Records for the exercise
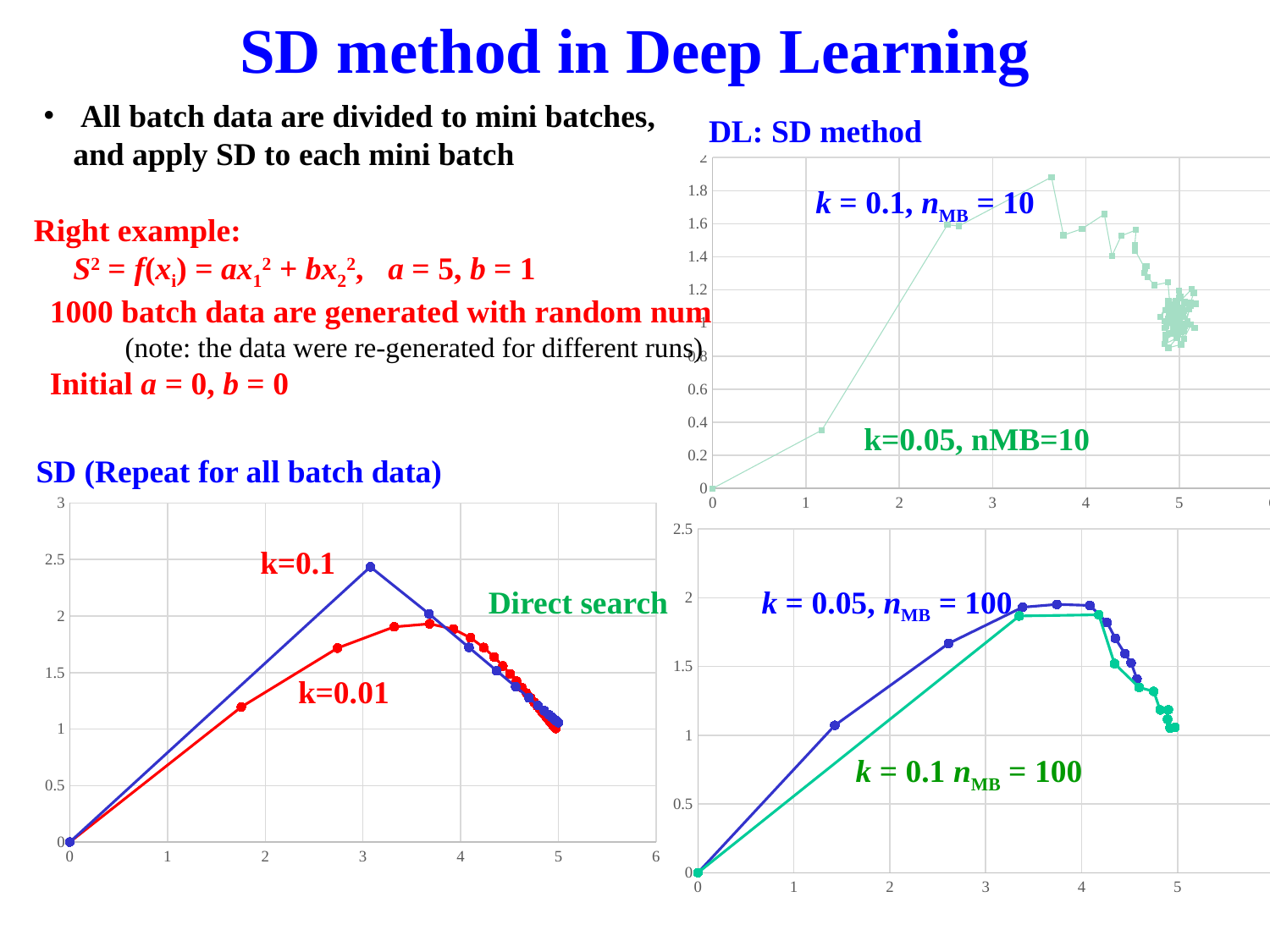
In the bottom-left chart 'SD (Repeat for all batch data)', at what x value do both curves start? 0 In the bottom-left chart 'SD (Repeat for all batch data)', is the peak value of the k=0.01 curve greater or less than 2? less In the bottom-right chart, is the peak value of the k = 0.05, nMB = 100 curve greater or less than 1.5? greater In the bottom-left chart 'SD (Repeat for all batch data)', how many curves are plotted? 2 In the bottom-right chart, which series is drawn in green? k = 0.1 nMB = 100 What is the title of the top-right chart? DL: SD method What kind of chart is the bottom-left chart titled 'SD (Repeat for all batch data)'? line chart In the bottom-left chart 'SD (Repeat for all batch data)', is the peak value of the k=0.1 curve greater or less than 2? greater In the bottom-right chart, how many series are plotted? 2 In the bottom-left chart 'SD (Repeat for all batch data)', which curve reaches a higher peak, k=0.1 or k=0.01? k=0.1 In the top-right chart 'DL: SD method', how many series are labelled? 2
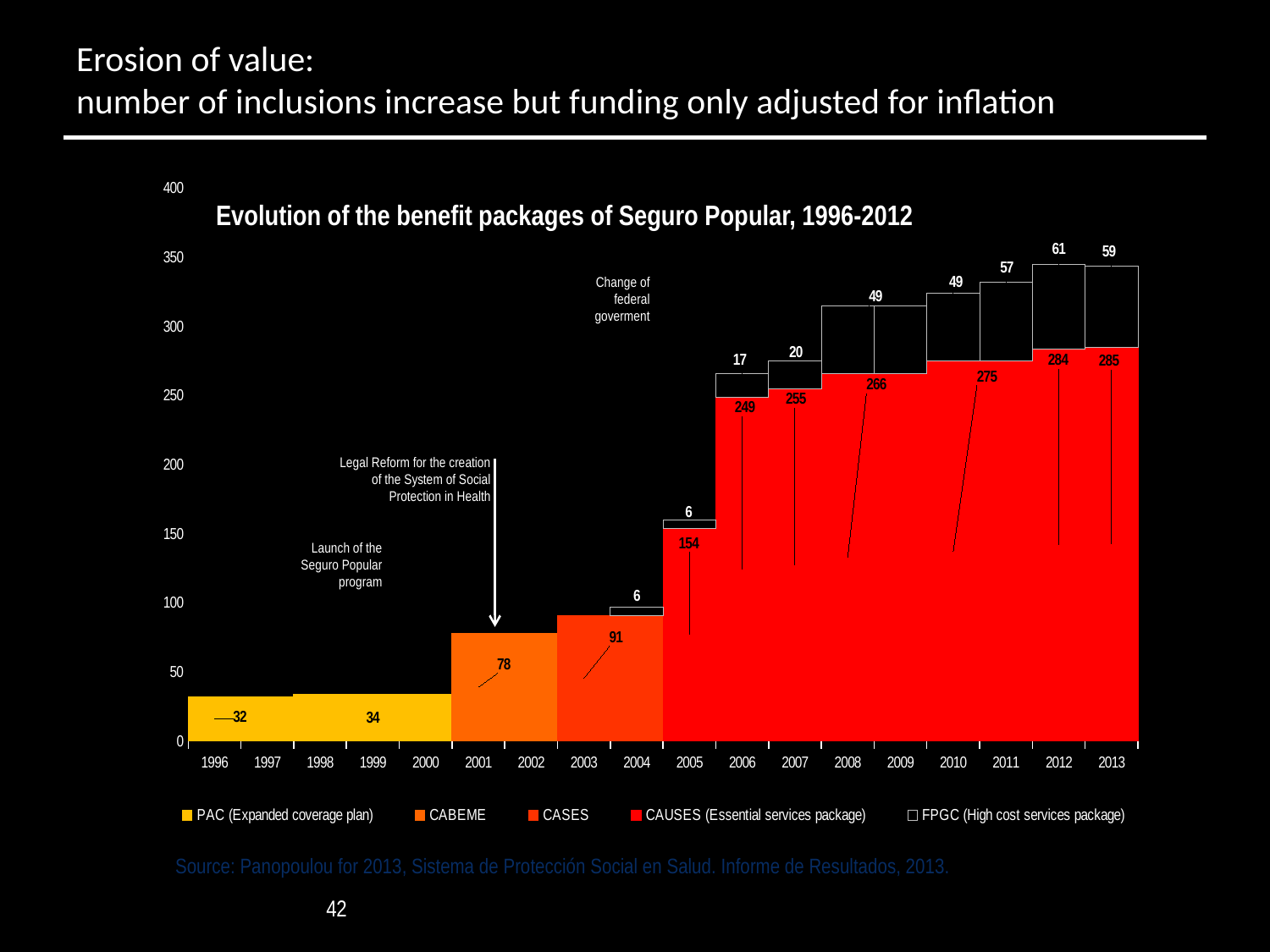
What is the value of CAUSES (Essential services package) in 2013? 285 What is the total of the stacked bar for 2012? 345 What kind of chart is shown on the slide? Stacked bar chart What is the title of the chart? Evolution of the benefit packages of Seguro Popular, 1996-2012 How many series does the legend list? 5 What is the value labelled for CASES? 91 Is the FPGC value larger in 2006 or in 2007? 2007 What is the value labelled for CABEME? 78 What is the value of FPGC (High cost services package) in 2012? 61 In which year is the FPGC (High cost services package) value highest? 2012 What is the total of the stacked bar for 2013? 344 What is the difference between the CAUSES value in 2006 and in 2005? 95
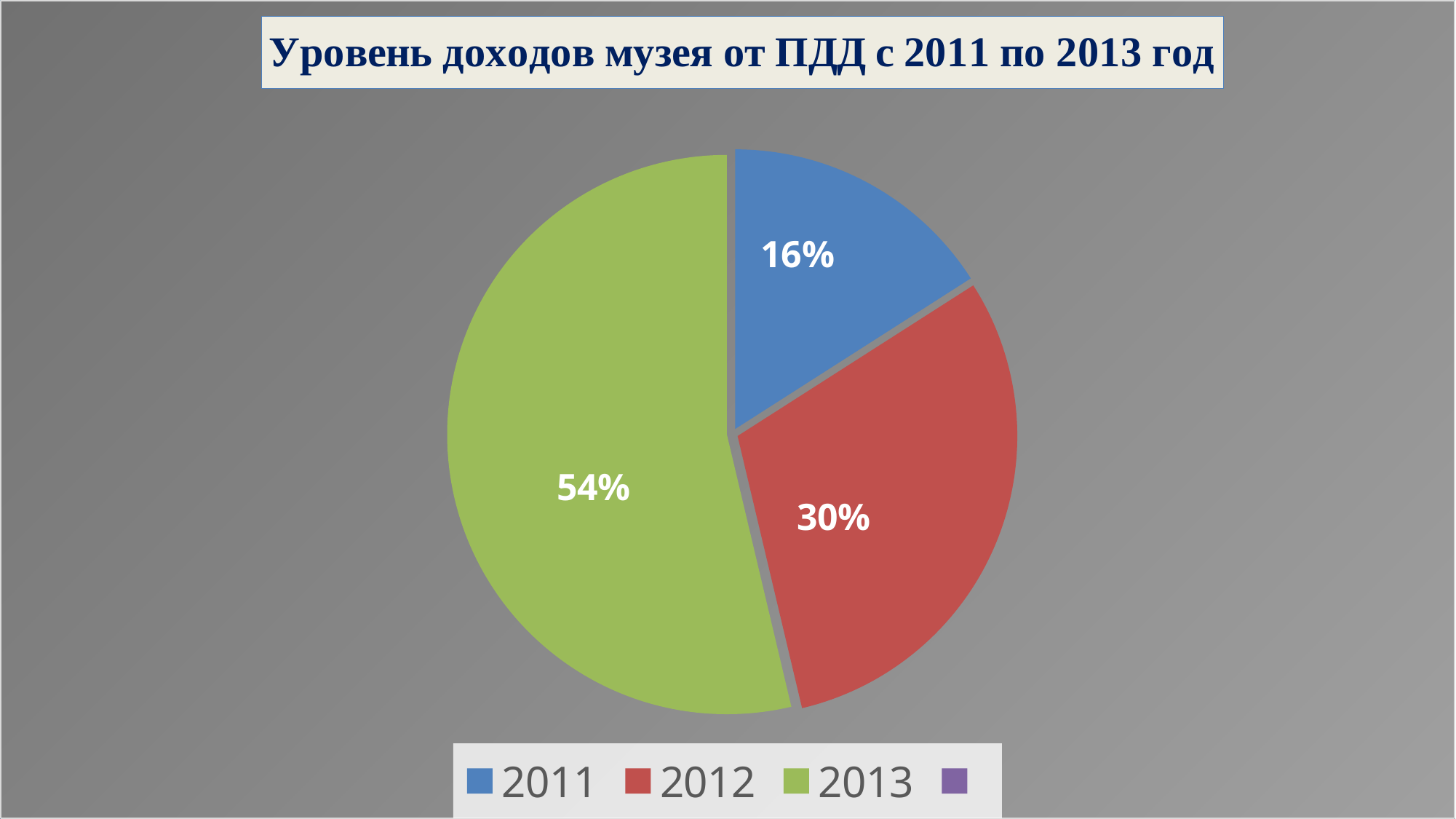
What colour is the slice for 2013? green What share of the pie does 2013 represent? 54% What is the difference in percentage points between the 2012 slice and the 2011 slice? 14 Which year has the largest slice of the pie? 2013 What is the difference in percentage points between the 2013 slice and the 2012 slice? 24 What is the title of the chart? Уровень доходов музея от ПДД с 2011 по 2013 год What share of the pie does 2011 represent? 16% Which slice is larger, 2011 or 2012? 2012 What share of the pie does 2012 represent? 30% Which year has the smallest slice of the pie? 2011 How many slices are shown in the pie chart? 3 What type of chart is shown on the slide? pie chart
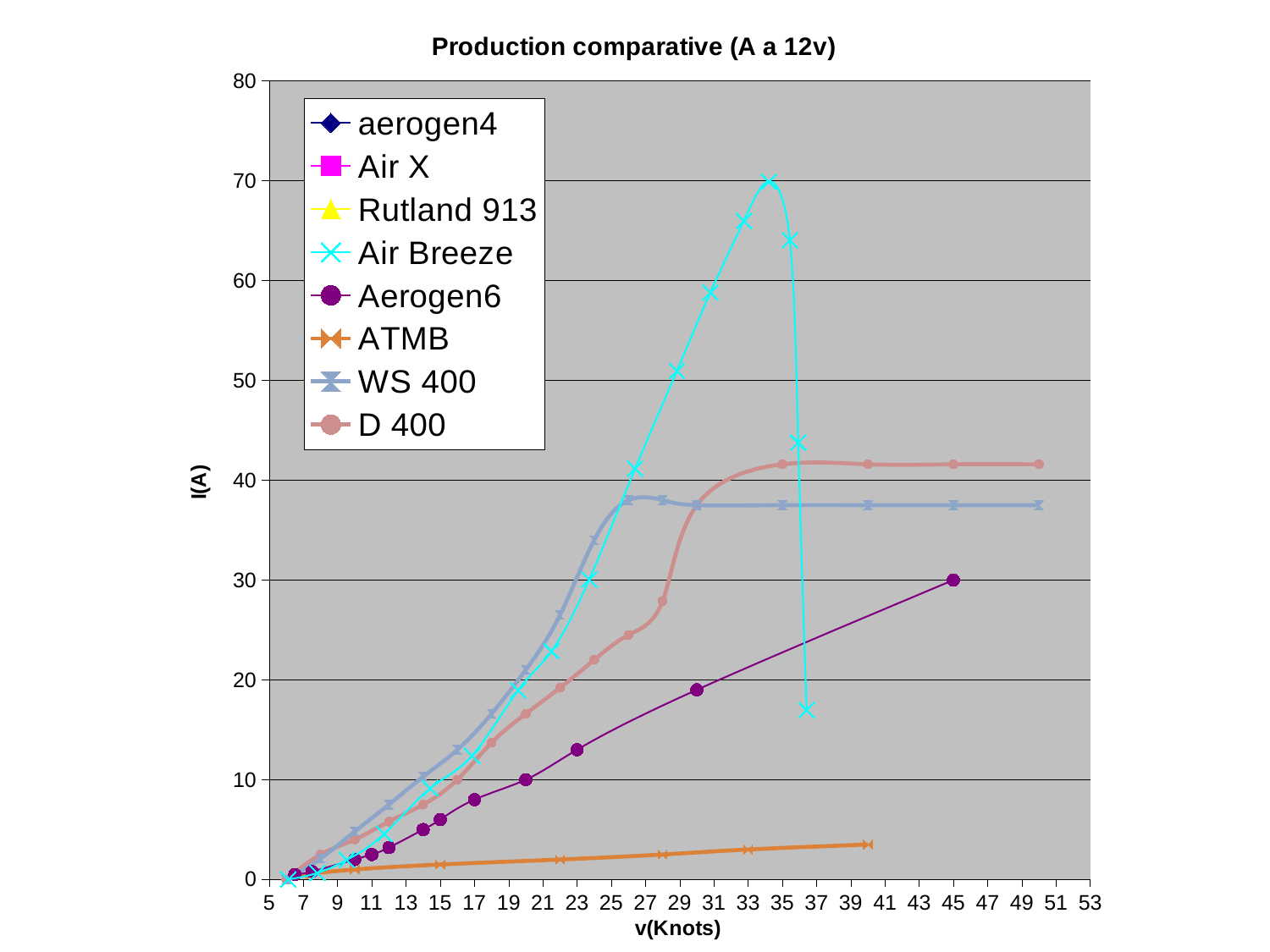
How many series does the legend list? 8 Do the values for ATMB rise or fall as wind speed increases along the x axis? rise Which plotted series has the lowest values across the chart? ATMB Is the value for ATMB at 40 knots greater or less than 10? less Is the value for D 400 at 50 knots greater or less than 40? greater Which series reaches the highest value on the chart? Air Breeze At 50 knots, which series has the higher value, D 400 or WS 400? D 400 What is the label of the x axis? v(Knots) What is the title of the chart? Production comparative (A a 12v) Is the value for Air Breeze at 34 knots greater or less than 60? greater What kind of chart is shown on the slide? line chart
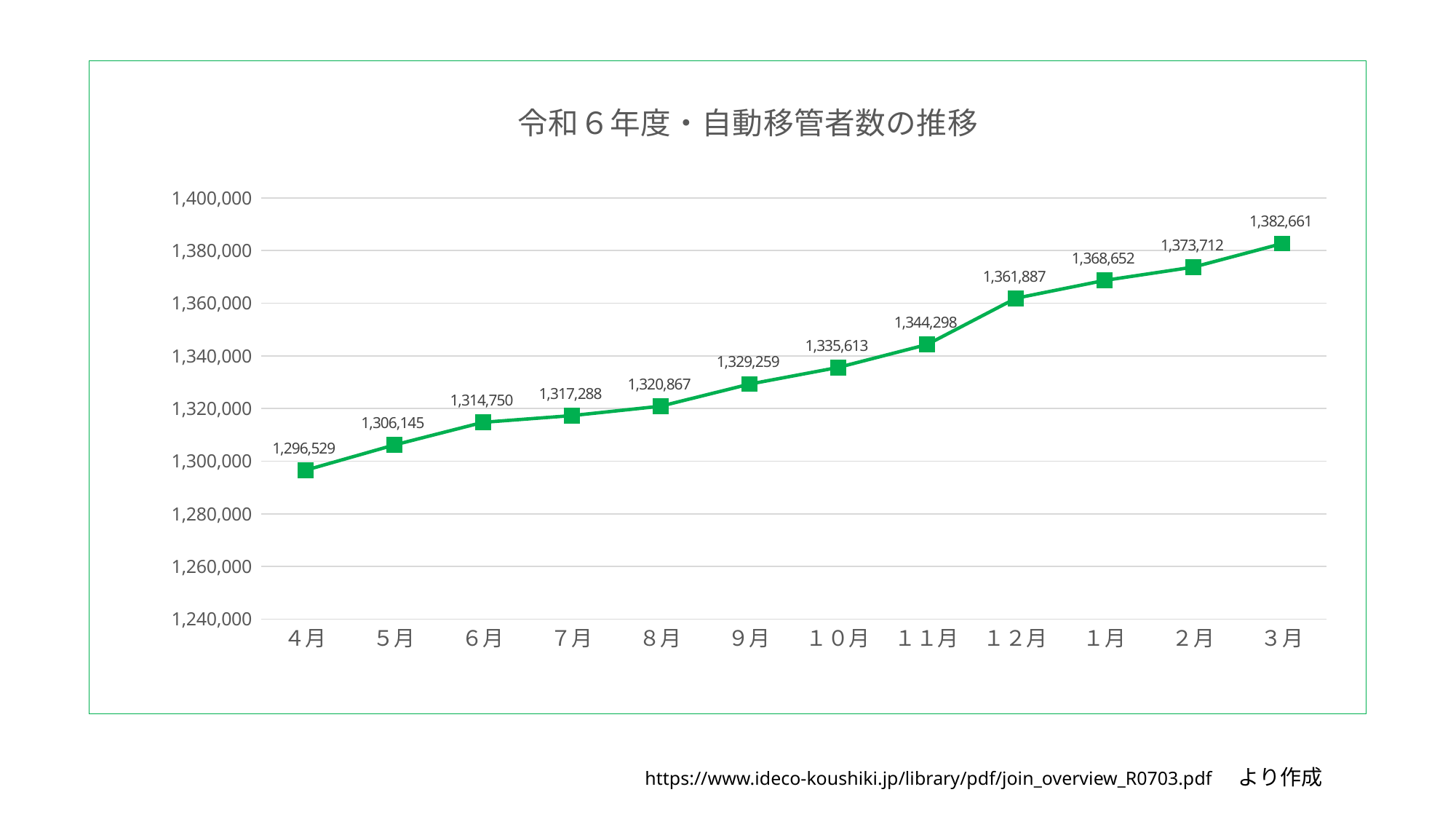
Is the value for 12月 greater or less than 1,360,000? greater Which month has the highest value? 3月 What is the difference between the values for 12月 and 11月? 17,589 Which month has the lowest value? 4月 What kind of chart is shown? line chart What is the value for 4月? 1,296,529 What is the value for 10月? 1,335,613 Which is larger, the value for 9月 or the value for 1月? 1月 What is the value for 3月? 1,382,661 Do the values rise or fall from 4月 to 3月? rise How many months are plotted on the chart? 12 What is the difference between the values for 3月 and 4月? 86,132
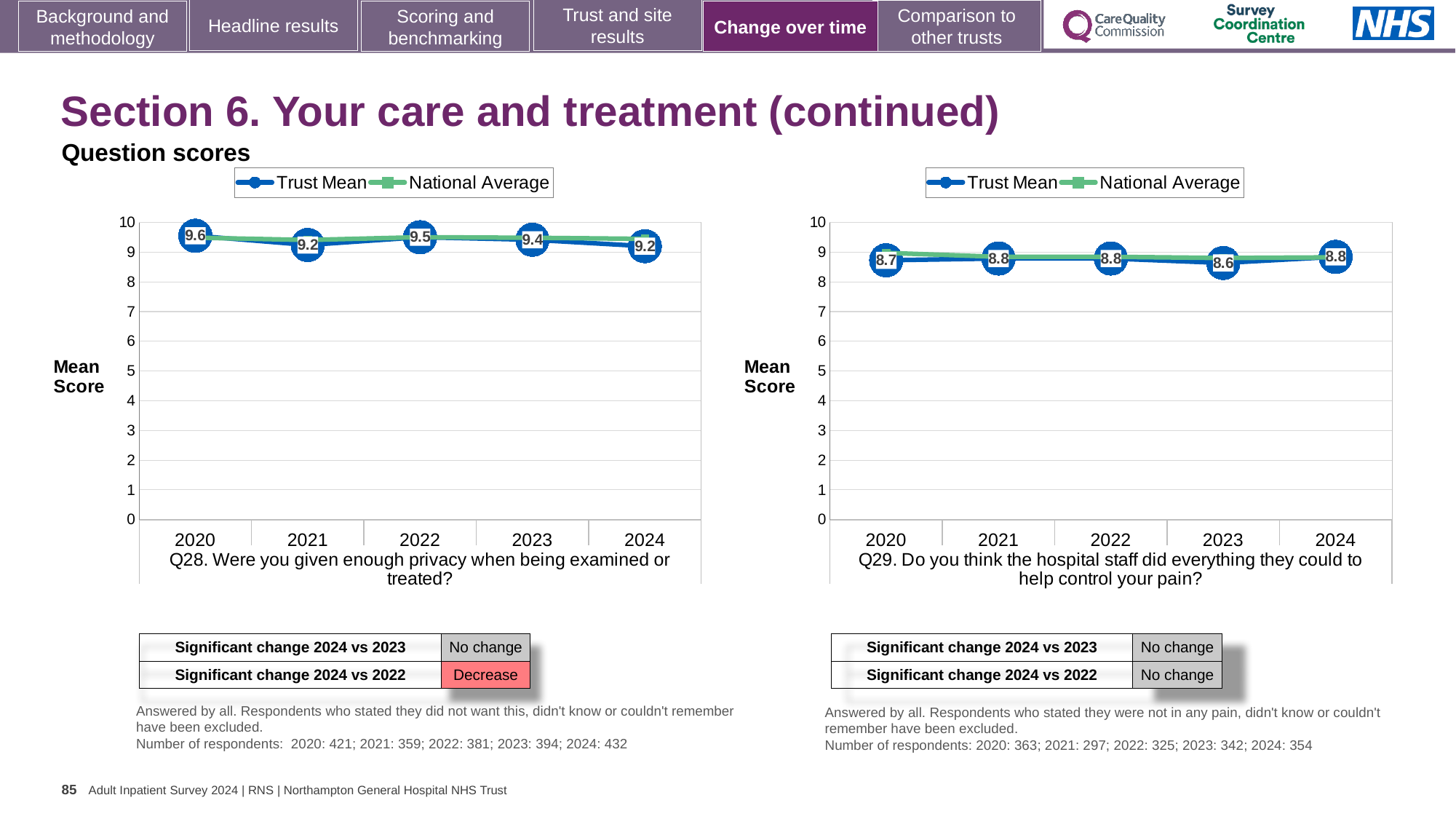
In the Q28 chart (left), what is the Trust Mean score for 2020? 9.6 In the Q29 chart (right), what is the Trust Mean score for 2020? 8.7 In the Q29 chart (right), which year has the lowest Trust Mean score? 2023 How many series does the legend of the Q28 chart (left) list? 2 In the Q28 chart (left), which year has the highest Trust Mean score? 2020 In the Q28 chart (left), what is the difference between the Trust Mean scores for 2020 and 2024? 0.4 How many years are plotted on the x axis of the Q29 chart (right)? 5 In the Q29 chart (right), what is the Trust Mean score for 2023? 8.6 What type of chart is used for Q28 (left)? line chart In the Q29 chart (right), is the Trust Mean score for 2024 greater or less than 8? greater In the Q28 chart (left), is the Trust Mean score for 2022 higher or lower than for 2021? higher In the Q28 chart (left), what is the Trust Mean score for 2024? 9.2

Prompt
Render the material above as a Markdown table with two columns, No. and Text, putting one line per row and skipping any blank lines. Omit the pictures.

Answer to this task
| No. | Text |
|---|---|
| 1 | In the bottom-left chart 'SD (Repeat for all batch data)', at what x value do both curves start? 0 In the bottom-left chart 'SD (Repeat for all batch data)', is the peak value of the k=0.01 curve greater or less than 2? less In the bottom-right chart, is the peak value of the k = 0.05, nMB = 100 curve greater or less than 1.5? greater In the bottom-left chart 'SD (Repeat for all batch data)', how many curves are plotted? 2 In the bottom-right chart, which series is drawn in green? k = 0.1 nMB = 100 What is the title of the top-right chart? DL: SD method What kind of chart is the bottom-left chart titled 'SD (Repeat for all batch data)'? line chart In the bottom-left chart 'SD (Repeat for all batch data)', is the peak value of the k=0.1 curve greater or less than 2? greater In the bottom-right chart, how many series are plotted? 2 In the bottom-left chart 'SD (Repeat for all batch data)', which curve reaches a higher peak, k=0.1 or k=0.01? k=0.1 In the top-right chart 'DL: SD method', how many series are labelled? 2 |
| 2 | What is the value of CAUSES (Essential services package) in 2013? 285 What is the total of the stacked bar for 2012? 345 What kind of chart is shown on the slide? Stacked bar chart What is the title of the chart? Evolution of the benefit packages of Seguro Popular, 1996-2012 How many series does the legend list? 5 What is the value labelled for CASES? 91 Is the FPGC value larger in 2006 or in 2007? 2007 What is the value labelled for CABEME? 78 What is the value of FPGC (High cost services package) in 2012? 61 In which year is the FPGC (High cost services package) value highest? 2012 What is the total of the stacked bar for 2013? 344 What is the difference between the CAUSES value in 2006 and in 2005? 95 |
| 3 | What colour is the slice for 2013? green What share of the pie does 2013 represent? 54% What is the difference in percentage points between the 2012 slice and the 2011 slice? 14 Which year has the largest slice of the pie? 2013 What is the difference in percentage points between the 2013 slice and the 2012 slice? 24 What is the title of the chart? Уровень доходов музея от ПДД с 2011 по 2013 год What share of the pie does 2011 represent? 16% Which slice is larger, 2011 or 2012? 2012 What share of the pie does 2012 represent? 30% Which year has the smallest slice of the pie? 2011 How many slices are shown in the pie chart? 3 What type of chart is shown on the slide? pie chart |
| 4 | How many series does the legend list? 8 Do the values for ATMB rise or fall as wind speed increases along the x axis? rise Which plotted series has the lowest values across the chart? ATMB Is the value for ATMB at 40 knots greater or less than 10? less Is the value for D 400 at 50 knots greater or less than 40? greater Which series reaches the highest value on the chart? Air Breeze At 50 knots, which series has the higher value, D 400 or WS 400? D 400 What is the label of the x axis? v(Knots) What is the title of the chart? Production comparative (A a 12v) Is the value for Air Breeze at 34 knots greater or less than 60? greater What kind of chart is shown on the slide? line chart |
| 5 | Is the value for 12月 greater or less than 1,360,000? greater Which month has the highest value? 3月 What is the difference between the values for 12月 and 11月? 17,589 Which month has the lowest value? 4月 What kind of chart is shown? line chart What is the value for 4月? 1,296,529 What is the value for 10月? 1,335,613 Which is larger, the value for 9月 or the value for 1月? 1月 What is the value for 3月? 1,382,661 Do the values rise or fall from 4月 to 3月? rise How many months are plotted on the chart? 12 What is the difference between the values for 3月 and 4月? 86,132 |
| 6 | In the Q28 chart (left), what is the Trust Mean score for 2020? 9.6 In the Q29 chart (right), what is the Trust Mean score for 2020? 8.7 In the Q29 chart (right), which year has the lowest Trust Mean score? 2023 How many series does the legend of the Q28 chart (left) list? 2 In the Q28 chart (left), which year has the highest Trust Mean score? 2020 In the Q28 chart (left), what is the difference between the Trust Mean scores for 2020 and 2024? 0.4 How many years are plotted on the x axis of the Q29 chart (right)? 5 In the Q29 chart (right), what is the Trust Mean score for 2023? 8.6 What type of chart is used for Q28 (left)? line chart In the Q29 chart (right), is the Trust Mean score for 2024 greater or less than 8? greater In the Q28 chart (left), is the Trust Mean score for 2022 higher or lower than for 2021? higher In the Q28 chart (left), what is the Trust Mean score for 2024? 9.2 |